Au plan administratif, la province du Canada a gardé la responsabilité de deux délégations: les Philippines et l’Afrique centrale (Cameroun et Tchad). De ses anciennes missions plusieurs ont accédé au statut de province communautaire et donc fonctionnent de façon autonome: Madagascar (1957), le Brésil (1987), le Sénégal (1990), Haïti (2003), l’Océanie [Nouvelle-Calédonie, Vanuatu, Wallis] (2004) et l’Afrique de l’Ouest [Burkina Faso, Côte d’Ivoire, Mali, Togo] en décembre 2004, comptant alors plus de 50 frères africains. Le Chili, ancienne mission des frères canadiens, fait partie de la province d’Amérique australe depuis le mois de janvier 2003.

Même si en 2006 plusieurs missions, relevant autrefois des frères canadiens, sont désormais regroupées en provinces indépendantes, les liens se maintiennent à travers l’organisation de conférences qui sont convoquées périodiquement. Par ce biais, les frères du Canada continuent d’assurer de l’aide et de prodiguer certains services à ces missions qu’ils ont implantées.

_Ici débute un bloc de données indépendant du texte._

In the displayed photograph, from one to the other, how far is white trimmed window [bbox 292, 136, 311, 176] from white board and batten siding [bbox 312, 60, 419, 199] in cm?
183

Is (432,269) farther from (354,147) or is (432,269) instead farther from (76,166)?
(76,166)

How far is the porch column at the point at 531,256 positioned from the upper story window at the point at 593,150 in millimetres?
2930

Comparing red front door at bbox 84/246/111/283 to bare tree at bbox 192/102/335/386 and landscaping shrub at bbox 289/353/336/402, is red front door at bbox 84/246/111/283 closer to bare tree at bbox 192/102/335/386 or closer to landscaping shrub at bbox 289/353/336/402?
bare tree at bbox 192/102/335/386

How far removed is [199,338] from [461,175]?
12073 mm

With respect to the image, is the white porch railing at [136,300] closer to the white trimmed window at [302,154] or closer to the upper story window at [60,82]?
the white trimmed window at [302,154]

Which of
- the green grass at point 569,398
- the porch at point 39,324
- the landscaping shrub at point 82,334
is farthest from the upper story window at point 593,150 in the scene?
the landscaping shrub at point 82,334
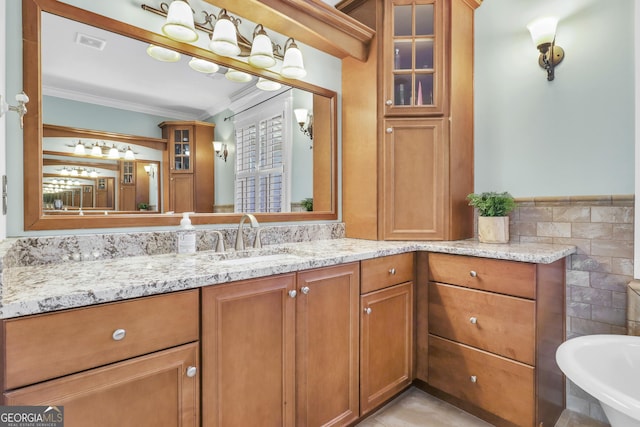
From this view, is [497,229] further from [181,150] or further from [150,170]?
[150,170]

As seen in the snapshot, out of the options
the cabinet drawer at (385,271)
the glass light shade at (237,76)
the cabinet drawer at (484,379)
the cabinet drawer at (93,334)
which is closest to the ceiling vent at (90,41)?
the glass light shade at (237,76)

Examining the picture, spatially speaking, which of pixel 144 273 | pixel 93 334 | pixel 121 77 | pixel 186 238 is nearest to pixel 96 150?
pixel 121 77

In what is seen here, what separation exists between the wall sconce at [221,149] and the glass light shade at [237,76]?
38 centimetres

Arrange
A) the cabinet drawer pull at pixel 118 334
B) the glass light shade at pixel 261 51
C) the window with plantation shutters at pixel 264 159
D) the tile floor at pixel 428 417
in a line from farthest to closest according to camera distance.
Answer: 1. the window with plantation shutters at pixel 264 159
2. the glass light shade at pixel 261 51
3. the tile floor at pixel 428 417
4. the cabinet drawer pull at pixel 118 334

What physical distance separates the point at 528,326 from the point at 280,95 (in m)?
1.95

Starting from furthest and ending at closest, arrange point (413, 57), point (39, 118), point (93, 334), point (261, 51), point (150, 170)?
point (413, 57) < point (261, 51) < point (150, 170) < point (39, 118) < point (93, 334)

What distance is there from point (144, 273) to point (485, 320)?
165cm

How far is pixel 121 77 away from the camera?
1.58m

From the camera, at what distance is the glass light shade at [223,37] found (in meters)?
1.73

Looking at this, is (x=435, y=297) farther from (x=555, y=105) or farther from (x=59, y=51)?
(x=59, y=51)

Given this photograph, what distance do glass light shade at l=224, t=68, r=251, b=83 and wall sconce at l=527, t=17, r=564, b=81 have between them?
1.77 meters

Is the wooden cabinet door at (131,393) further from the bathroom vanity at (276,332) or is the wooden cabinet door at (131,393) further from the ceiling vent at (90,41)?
the ceiling vent at (90,41)

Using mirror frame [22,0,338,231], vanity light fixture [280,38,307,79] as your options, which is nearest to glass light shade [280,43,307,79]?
vanity light fixture [280,38,307,79]

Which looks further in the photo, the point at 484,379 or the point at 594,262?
the point at 594,262
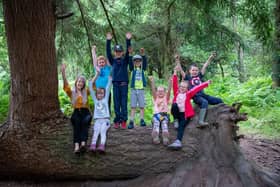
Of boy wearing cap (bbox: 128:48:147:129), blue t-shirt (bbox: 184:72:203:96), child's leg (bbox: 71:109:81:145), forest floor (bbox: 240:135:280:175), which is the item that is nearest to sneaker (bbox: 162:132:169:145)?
boy wearing cap (bbox: 128:48:147:129)

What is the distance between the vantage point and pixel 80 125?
16.8 ft

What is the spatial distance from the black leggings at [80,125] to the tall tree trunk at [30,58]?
55 cm

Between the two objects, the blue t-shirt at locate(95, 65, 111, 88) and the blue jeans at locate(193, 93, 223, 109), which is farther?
the blue t-shirt at locate(95, 65, 111, 88)

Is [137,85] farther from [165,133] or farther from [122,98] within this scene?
[165,133]

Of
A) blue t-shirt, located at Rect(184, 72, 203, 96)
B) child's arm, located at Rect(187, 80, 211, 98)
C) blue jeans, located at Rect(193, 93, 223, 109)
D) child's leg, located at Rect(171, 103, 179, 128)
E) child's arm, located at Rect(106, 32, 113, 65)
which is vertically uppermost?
child's arm, located at Rect(106, 32, 113, 65)

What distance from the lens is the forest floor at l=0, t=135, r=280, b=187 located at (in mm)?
5375

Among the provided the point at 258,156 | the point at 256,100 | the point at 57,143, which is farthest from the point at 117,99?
the point at 256,100

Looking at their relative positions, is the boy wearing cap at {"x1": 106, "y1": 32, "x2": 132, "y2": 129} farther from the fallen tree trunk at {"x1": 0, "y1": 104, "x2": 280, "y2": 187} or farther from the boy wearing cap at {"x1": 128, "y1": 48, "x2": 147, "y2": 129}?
the fallen tree trunk at {"x1": 0, "y1": 104, "x2": 280, "y2": 187}

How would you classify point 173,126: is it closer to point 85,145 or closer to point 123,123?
point 123,123

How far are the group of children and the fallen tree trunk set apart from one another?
0.72 feet

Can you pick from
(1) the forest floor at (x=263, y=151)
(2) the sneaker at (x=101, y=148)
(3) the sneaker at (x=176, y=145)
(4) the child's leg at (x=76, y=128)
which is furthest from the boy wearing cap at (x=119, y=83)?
(1) the forest floor at (x=263, y=151)

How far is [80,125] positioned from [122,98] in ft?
2.68

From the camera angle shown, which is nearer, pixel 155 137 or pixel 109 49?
pixel 155 137

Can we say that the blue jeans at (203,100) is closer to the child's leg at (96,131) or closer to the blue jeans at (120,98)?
the blue jeans at (120,98)
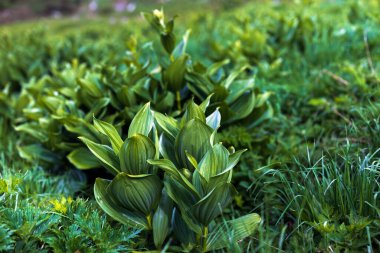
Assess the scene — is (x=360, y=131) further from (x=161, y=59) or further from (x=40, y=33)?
(x=40, y=33)

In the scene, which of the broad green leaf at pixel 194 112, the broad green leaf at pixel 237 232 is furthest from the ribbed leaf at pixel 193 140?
the broad green leaf at pixel 237 232

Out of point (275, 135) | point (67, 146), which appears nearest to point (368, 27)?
point (275, 135)

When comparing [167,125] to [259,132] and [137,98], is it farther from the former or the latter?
[259,132]

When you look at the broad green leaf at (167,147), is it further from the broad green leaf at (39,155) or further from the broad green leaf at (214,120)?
the broad green leaf at (39,155)

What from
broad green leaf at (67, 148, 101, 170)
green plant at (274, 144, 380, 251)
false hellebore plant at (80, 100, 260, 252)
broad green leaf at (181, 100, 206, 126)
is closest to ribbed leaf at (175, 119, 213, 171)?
false hellebore plant at (80, 100, 260, 252)

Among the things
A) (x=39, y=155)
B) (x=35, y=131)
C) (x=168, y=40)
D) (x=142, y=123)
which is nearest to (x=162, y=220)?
(x=142, y=123)
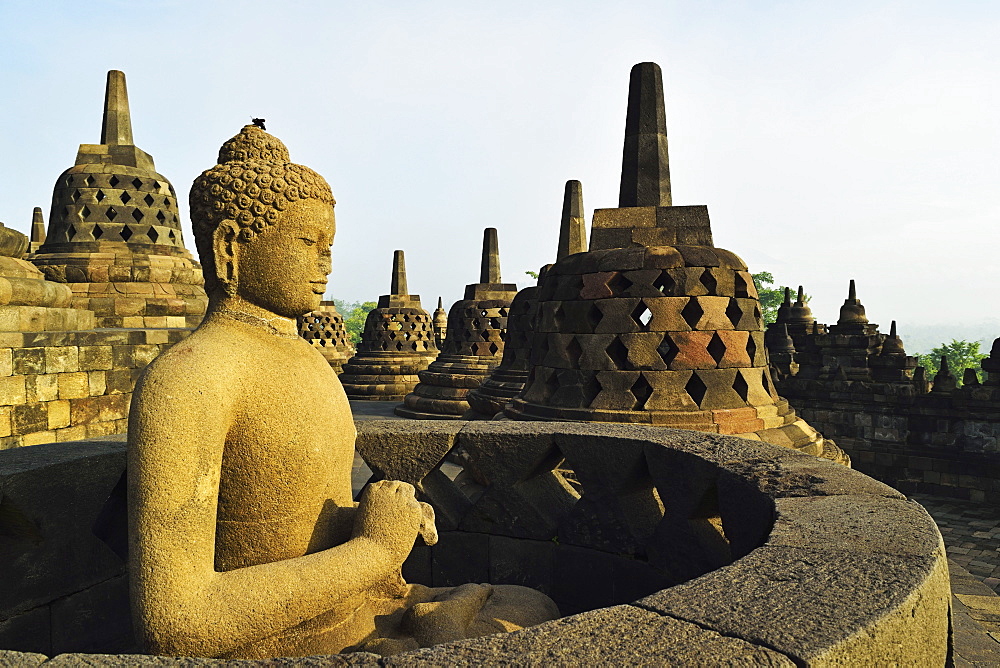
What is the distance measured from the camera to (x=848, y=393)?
13914 millimetres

L’administration générale, mettant en œuvre une ordonnance du chapitre général de 2000, a constitué un fonds de solidarité, auquel a contribué généreusement les frères du Canada dans le but de consolider les provinces communautaires de l’hémisphère sud davantage défavorisées, comme on le sait.

Les temps sont changés. La situation n’est plus la même. Volontiers, nous jetons un regard rétrospectif de vive admiration sur l’effort missionnaire de nos devanciers, tout en étant remplis d’espérance pour l’avenir. La semence jetée en terre est prometteuse quand on sait combien le Maître de la moisson peut poser des gestes étonnants.

 
Jean-Claude Éthier, S.C.  

Jean-Claude Éthier, S.C., est l’auteur d’un livre intitulé : Les Frères du Sacré-Cœur, Leur apostolat au Canada 1900-2004, Commentaire historique, Essai, paru en 2004. Cet ouvrage l’a souvent conduit à traiter de la dimension missionnaire dans les réalisations des frères canadiens. Il s’en est inspiré pour l’article qu’il nous propose ici.